- [Source information]:
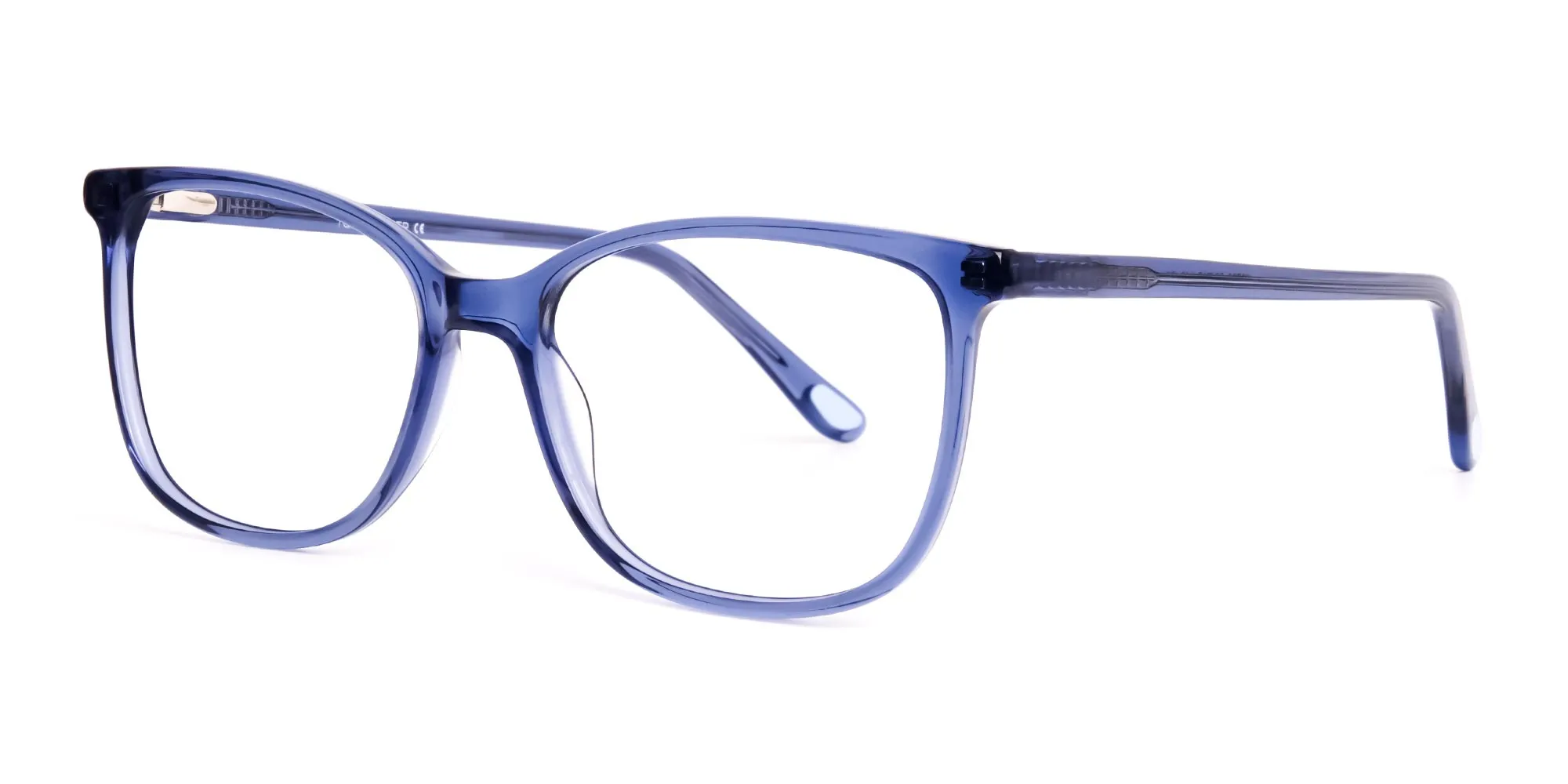 crystal-clear-and-transparent-blue-square-cateye-glasses-frames-2 crystal-clear-and-transparent-blue-square-cateye-glasses-frames-2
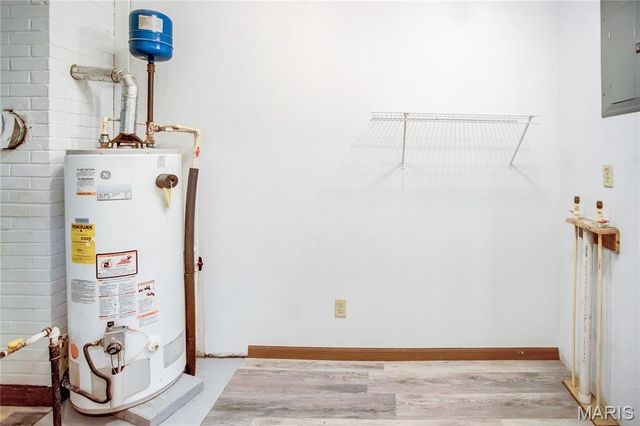 418 Short Street, Jerseyville, IL 62052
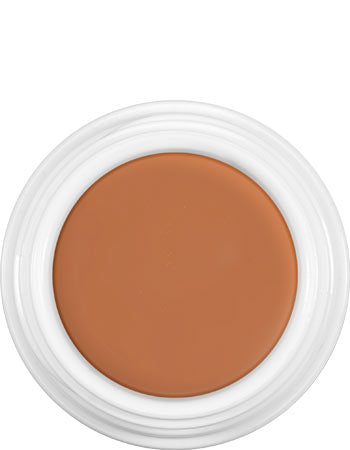 Dermacolor 75000 Camouflage Creme 4 G - Df17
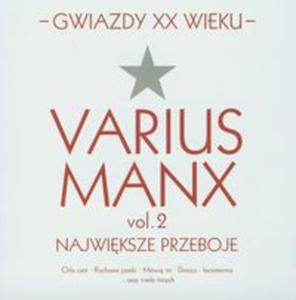 Najwiksze przeboje vol. 2 - 2857640077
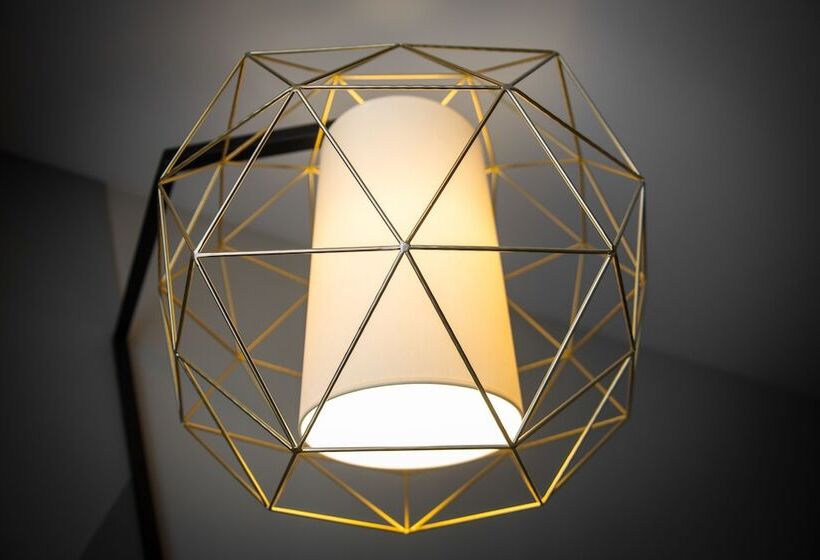 فندق Mercure Saransk Center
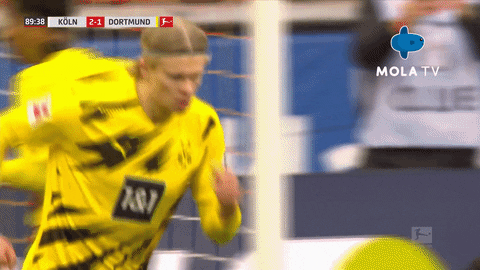 Angry Football GIF by MolaTV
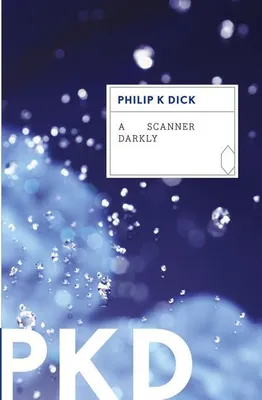 Zdjęcie produktu dla A Scanner Darkly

- [What you need to do]: Return every line of the records verbatim, leaving out the pictures and keeping only the text.

- [Exercise output]:
 crystal-clear-and-transparent-blue-square-cateye-glasses-frames-2 crystal-clear-and-transparent-blue-square-cateye-glasses-frames-2
 418 Short Street, Jerseyville, IL 62052
 Dermacolor 75000 Camouflage Creme 4 G - Df17
 Najwiksze przeboje vol. 2 - 2857640077
 فندق Mercure Saransk Center
 Angry Football GIF by MolaTV
 Zdjęcie produktu dla A Scanner Darkly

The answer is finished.